De Gourgues actually attended a big party on Ossabaw Island. He described this island as one large Yaupon plantation and the young Native women visiting there, as being “beautiful and seductive.”
In those days, Ossabaw, then called Asebo, was the Las Vegas of North America. Young, single adult men and women often traveled long distances to visit, party and play there. Drinking several cups of Yaupon tea had a similar effect to cocaine.
Surprisingly modern, single Native Georgians
Unlike most indigenous tribes of North America, Creek Indian teenagers and young adults dated (with benefits) for up to ten years before marrying. According to explorer John Lawson, young Creek brides typically used birth control potion until around age 25. Lawson stated that in comparison, the women of other tribes married and started having babies, shortly after puberty and that most of their children died before adulthood.

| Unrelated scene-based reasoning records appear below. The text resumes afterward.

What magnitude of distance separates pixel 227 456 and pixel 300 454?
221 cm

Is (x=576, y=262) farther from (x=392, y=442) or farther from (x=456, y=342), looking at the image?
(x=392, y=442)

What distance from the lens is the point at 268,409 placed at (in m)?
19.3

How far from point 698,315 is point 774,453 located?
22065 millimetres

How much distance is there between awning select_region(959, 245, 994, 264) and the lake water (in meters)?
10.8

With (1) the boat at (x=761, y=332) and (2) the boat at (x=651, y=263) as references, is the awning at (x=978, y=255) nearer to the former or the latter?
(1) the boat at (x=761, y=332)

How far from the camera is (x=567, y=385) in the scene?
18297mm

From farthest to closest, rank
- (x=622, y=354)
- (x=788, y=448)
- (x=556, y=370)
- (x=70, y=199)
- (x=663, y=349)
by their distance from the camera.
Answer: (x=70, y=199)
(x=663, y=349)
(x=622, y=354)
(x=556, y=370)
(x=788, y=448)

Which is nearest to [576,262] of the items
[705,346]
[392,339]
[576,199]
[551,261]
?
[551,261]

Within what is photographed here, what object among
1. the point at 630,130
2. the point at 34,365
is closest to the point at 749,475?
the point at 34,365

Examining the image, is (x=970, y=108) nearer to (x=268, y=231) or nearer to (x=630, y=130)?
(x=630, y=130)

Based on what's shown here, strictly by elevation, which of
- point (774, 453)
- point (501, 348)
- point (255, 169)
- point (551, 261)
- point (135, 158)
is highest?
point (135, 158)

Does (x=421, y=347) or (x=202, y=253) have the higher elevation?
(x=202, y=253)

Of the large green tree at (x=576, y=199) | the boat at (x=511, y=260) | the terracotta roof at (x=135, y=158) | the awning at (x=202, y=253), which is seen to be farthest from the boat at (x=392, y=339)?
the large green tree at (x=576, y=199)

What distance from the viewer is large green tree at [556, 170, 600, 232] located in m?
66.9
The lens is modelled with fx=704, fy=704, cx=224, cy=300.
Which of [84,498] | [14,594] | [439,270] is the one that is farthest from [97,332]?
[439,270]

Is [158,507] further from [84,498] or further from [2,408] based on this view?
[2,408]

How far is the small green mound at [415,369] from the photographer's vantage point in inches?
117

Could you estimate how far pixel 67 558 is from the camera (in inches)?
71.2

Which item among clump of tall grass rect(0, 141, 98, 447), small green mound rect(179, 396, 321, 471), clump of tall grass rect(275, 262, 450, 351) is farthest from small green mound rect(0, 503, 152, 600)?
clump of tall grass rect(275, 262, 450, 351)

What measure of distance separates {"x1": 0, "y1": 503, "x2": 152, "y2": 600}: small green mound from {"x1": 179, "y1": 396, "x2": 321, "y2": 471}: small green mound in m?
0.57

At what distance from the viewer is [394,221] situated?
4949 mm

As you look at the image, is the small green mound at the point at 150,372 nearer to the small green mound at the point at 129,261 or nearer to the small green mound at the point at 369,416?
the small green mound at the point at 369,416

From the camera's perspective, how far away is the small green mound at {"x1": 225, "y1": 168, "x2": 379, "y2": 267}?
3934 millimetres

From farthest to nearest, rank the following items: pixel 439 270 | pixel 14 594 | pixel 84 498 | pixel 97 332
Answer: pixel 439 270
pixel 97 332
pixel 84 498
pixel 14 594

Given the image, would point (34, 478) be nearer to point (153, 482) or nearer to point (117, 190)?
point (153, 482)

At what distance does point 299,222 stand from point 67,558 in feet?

The Creeks had learned that delaying babies until that age resulted in stronger babies and far less probability of the woman dying in childbirth. In contrast, adultery was a very serious crime, while divorces were rare, but accomplished very quickly.
Like their kin in southern Mexico, the Creek women made a very effective birth control potion from the wild yam. It was sometimes mixed with the yaupon tea. Modern birth control pills were originally made from wild yams, also.
Asebo is a Panoan word from Peru and means “Yaupon holly/tea – place of.” Aseo is a Southern Arawak word from Peru and means “Yaupon holly/tea – principal” . . . meaning principal cultivators of the tea.
Footnote
*One must go to the original French texts by De Laudonnière and De Gourgues to obtain detailed information on the consumption of Yaupon Tea in the 1500s. Unfortunately, virtually all discussions in references and academic papers on Fort Caroline nowadays are based on the book, Three Voyages (2001) by former Florida Congressman Charles E. Bennett with a forward by Florida archaeology professor, Jerald T. Milanich. Bennett barely mentioned De Gourgues in his book, because he clearly was based near Ossabaw Island and described it as being 16 French leagues (35 miles) north of Fort Caroline.
This book is, very frankly, fraudulent, and in fact, is a cover up for the fact that Fort Caroline was on the Altamaha River in Georgia, not where the National Park Service built an inaccurate 1/12th reproduction of Fort Caroline in Jacksonville, FL during 1961.
In 1950, Bennett submitted a bill to make a site near Jacksonville, Fort Caroline National Park. The National Park Service could find no evidence that the fort was there, but President Truman wanted to maintain Bennett’s support in Congress, so thought a “National Monument” might suffice. This was done even though maps up to after 1794, label the Altamaha River as formerly being the May River. Maps as late as 1721 even show the location of the ruins of Fort Caroline in Georgia . . . which were visited by William Bartram in 1776.
The book advertises itself as being an authentic English translation of the original French text. It is not. It is a highly edited modernization of the faulty English translation of De Laudonnière’s memoirs by Richard Hakluyt in 1584. It contains the same translation mistakes as Hakluyt’s book, but also redacts all paragraphs by De Laudonnière, which clearly place the fort in Georgia.
For example, near the beginning of his memoirs De Laudonnière stated that “the May River begins two days walk south of the Apalachen Mountains then flows generally southeastward to the Atlantic Ocean to pass by the north side of Fort Caroline and the northern end of Aseo (St. Simons) Island.”